Des experts invitent à penser le numérique non pas comme un outil technique mais comme une transformation globale de la société qui nécessite de nouvelles compétences, en soulignant le nécessaire développement de la culture numérique pour tous.
Le 9 juin dernier, une conférence organisée par la Banque des territoires et la Mednum, coopérative nationale des acteurs de la médiation numérique a invité à sortir des idées reçues qui donnent à penser que le numérique n’est qu’un outil technique réservé à des geeks. Et à ce que chacun de nous se pose cette question : pourquoi se former au numérique ?

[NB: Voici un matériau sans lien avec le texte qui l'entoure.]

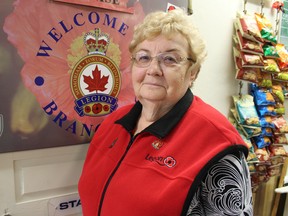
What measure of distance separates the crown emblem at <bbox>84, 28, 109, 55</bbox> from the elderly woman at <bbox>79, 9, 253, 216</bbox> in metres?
0.20

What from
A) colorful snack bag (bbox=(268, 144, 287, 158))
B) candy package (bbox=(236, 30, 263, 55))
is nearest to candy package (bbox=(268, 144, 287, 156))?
colorful snack bag (bbox=(268, 144, 287, 158))

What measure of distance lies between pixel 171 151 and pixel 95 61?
1.73ft

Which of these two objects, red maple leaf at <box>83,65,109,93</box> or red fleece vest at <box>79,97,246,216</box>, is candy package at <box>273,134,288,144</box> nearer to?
red fleece vest at <box>79,97,246,216</box>

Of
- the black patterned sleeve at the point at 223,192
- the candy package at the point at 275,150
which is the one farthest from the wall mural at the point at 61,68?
the candy package at the point at 275,150

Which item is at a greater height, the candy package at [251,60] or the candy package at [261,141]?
the candy package at [251,60]

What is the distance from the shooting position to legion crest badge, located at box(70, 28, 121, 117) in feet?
3.50

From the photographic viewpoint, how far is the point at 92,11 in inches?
41.1

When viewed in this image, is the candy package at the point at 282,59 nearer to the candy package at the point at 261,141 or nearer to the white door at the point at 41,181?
the candy package at the point at 261,141

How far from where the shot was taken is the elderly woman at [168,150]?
28.7 inches

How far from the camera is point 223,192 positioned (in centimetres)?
72

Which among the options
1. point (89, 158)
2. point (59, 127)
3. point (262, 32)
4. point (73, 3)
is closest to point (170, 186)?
point (89, 158)

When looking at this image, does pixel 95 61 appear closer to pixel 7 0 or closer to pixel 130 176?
pixel 7 0

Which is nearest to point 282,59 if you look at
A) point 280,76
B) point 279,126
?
point 280,76

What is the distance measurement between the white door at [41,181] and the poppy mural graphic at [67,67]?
0.17 ft
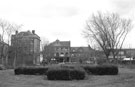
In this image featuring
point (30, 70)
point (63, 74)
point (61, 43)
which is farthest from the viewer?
point (61, 43)

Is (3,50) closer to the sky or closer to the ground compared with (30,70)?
closer to the sky

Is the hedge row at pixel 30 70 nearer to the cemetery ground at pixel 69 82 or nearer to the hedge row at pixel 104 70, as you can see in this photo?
the hedge row at pixel 104 70

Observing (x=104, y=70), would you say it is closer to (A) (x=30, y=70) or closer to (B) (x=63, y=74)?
(B) (x=63, y=74)

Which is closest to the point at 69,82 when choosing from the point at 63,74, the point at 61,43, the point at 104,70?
the point at 63,74

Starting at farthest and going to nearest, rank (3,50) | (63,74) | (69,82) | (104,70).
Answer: (3,50) < (104,70) < (63,74) < (69,82)

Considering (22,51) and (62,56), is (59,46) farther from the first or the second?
(22,51)

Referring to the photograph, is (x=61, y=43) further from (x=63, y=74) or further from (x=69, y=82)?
(x=69, y=82)

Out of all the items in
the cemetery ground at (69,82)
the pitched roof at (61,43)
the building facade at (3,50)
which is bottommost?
the cemetery ground at (69,82)

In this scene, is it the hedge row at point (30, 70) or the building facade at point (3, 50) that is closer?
the hedge row at point (30, 70)

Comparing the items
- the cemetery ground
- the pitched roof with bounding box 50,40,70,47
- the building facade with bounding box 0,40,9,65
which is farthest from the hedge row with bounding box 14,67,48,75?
the pitched roof with bounding box 50,40,70,47

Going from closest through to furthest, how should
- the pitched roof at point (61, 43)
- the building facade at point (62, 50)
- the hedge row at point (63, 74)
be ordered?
the hedge row at point (63, 74)
the building facade at point (62, 50)
the pitched roof at point (61, 43)

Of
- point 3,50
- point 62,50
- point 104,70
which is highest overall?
point 62,50

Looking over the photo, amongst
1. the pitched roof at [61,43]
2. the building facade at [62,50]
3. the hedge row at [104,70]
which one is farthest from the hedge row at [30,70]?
the pitched roof at [61,43]

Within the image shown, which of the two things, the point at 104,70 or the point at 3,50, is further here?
the point at 3,50
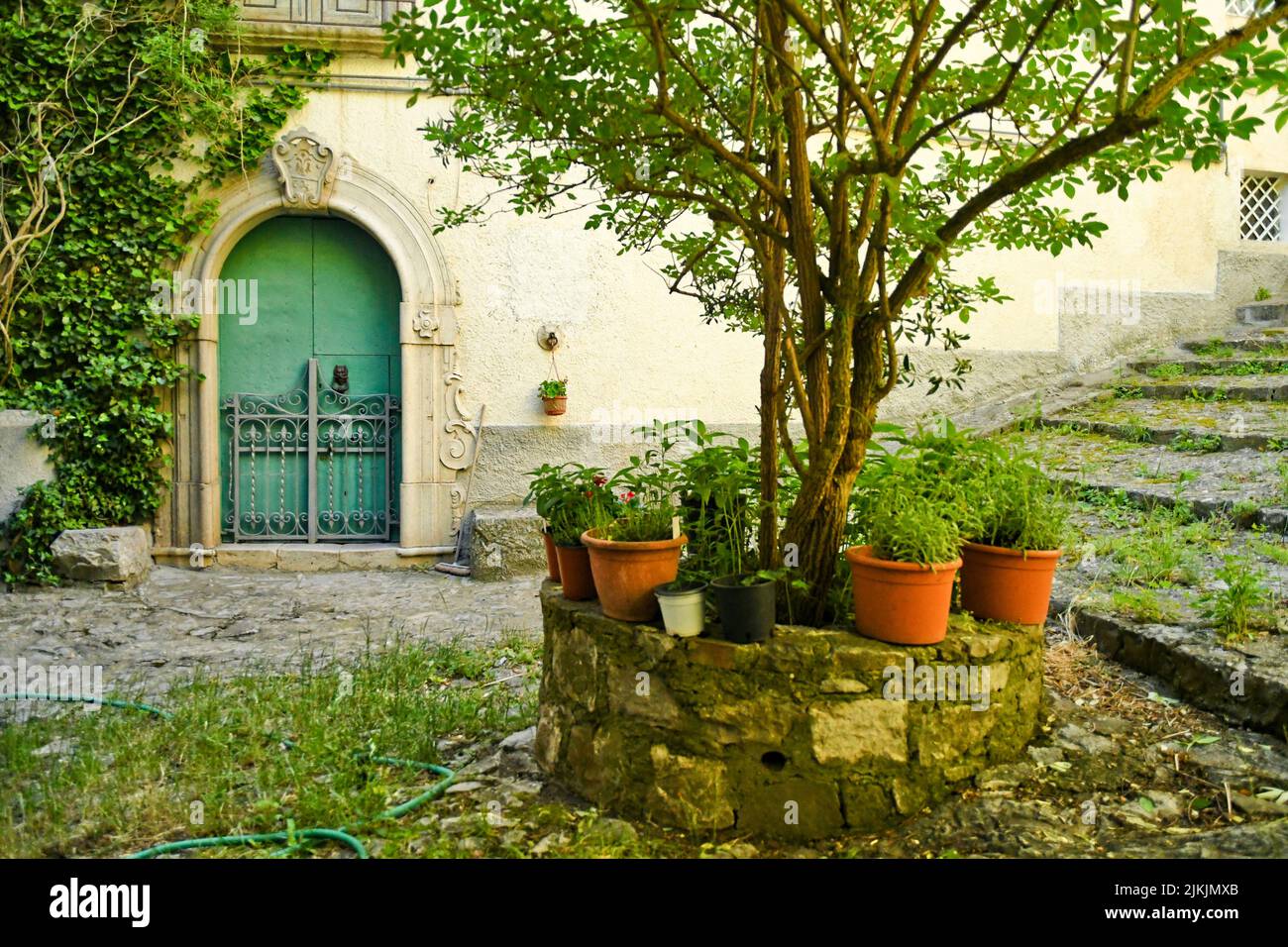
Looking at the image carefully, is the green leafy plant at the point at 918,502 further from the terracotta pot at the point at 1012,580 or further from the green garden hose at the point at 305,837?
the green garden hose at the point at 305,837

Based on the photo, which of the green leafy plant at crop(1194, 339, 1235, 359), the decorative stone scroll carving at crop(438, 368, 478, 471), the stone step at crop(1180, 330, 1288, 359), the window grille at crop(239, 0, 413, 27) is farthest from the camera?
the green leafy plant at crop(1194, 339, 1235, 359)

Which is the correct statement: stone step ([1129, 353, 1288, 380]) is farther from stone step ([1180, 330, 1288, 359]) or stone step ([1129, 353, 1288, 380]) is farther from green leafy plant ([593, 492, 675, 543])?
green leafy plant ([593, 492, 675, 543])

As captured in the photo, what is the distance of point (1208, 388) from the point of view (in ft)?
24.8

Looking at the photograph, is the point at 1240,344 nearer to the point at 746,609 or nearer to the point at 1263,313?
the point at 1263,313

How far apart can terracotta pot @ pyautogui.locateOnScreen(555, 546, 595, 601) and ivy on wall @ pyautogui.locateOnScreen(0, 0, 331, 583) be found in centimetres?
500

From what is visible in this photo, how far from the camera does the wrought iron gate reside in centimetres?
749

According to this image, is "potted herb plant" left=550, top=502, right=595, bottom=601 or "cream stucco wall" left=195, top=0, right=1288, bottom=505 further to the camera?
"cream stucco wall" left=195, top=0, right=1288, bottom=505

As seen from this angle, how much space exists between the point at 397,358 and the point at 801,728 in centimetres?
577

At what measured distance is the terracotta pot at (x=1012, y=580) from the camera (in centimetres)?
310

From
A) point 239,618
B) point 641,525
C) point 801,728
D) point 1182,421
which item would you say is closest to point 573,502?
point 641,525

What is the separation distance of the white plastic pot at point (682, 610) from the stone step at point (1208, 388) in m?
6.27

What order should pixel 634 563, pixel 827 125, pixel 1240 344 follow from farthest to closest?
pixel 1240 344 → pixel 827 125 → pixel 634 563

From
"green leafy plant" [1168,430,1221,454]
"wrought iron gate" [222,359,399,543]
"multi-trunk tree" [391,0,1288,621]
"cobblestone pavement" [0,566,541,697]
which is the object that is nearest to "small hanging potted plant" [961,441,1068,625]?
"multi-trunk tree" [391,0,1288,621]

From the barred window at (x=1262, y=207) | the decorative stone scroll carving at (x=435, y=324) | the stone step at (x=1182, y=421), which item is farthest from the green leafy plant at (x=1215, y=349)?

Se former pour trouver un emploi
La réponse première est que chacun puisse améliorer son employabilité et trouver un emploi. « Les risques que fait peser la transformation numérique sur l’emploi représentent aussi une opportunité : un objet nouveau pour tous met tout le monde sur un pied d’égalité », souligne Guilhem Pradalié, directeur général de la MedNum. Cécile Lo Iacono, directrice du développement des partenariats de l’organisme de formation Simplon, explique : « D’un côté, les effets de levier en termes d’emploi sont très importants pour de grandes entreprises, avec par exemple la disparition progressive du conseiller en agence et du guichetier dans les banques. De l’autre, le métier le plus en tension est développeur. Nous nous sommes fixés des objectifs d’accessibilité à nos formations de développeur par public : femmes, personnes en situation de handicap, réfugiés, quartiers prioritaires de la ville (QPV). Nous nous sommes implantés dans les QPV pour éviter aux stagiaires trop d’heures de transport. Il peut y avoir des formation non mixtes pour un public particulier sur un bout ou sur tout le parcours de formation. Avec une pédagogie différenciée nous pouvons former quel que soit le niveau de diplôme, y compris en dessous du niveau bac. »
Elle ajoute qu’il est bénéfique de mettre de la diversité et mixité dès la phase de création et de production d’outils numériques, d’intelligence artificielle ou de réalité virtuelle, en y faisant travailler des gens représentatifs de notre société.
Développer la culture numérique et data
La réponse moins évidente, mais tout aussi importante, est de se former pour s’adapter au monde en pleine transformation numérique. Le numérique est trop souvent considéré comme un outil qu’on utilise, ou qu’on subit, avec lequel on doit faire avec. Or le numérique est un changement civilisationnel. Emmanuelle Roux, PDG du Chaudron.io, qui forme à la transition numérique, affirme : « Le numérique est une nouvelle manière d’écrire le monde, de faire ensemble. Il modifie les relations humaines. La culture numérique doit faire partie de la culture générale : elle doit être enseignée à l’école dès le plus jeune âge par des professeurs de français, de philosophie, d’histoire-géographie, y compris dans sa dimension politique. Le numérique implique un nouveau vocabulaire dans le rapport au monde : il faut avoir les mots pour penser le monde. »
Selon elle, qui est aussi présidente du Cinov Numérique, le syndicat des indépendants, TPE et PME du numérique, nous n’avons pas besoin de tous être codeurs mais de comprendre la data et le numérique pour avoir le droit de contribuer à la transformation numérique. Or la plupart des personnes ne sont pas actuellement formées aux bases de la data, par exemple être capable d’amener de l’intelligence dans un fichier Excel.
Pour Erwann Tison, directeur des études du think tank Sapiens, le développement de la culture numérique passe par la certification des compétences et la valorisation des parcours : « Il s’agit d’inciter chaque personne à explorer des choses pour lesquelles elle n’est pas déterminée par son parcours scolaire. L’approche peut se faire par badge plus que par diplôme, par la validation par les pairs. »
Par-delà l’enjeu de l’emploi induit par le numérique, ces experts invitent à former chacun à être citoyen dans un monde numérique.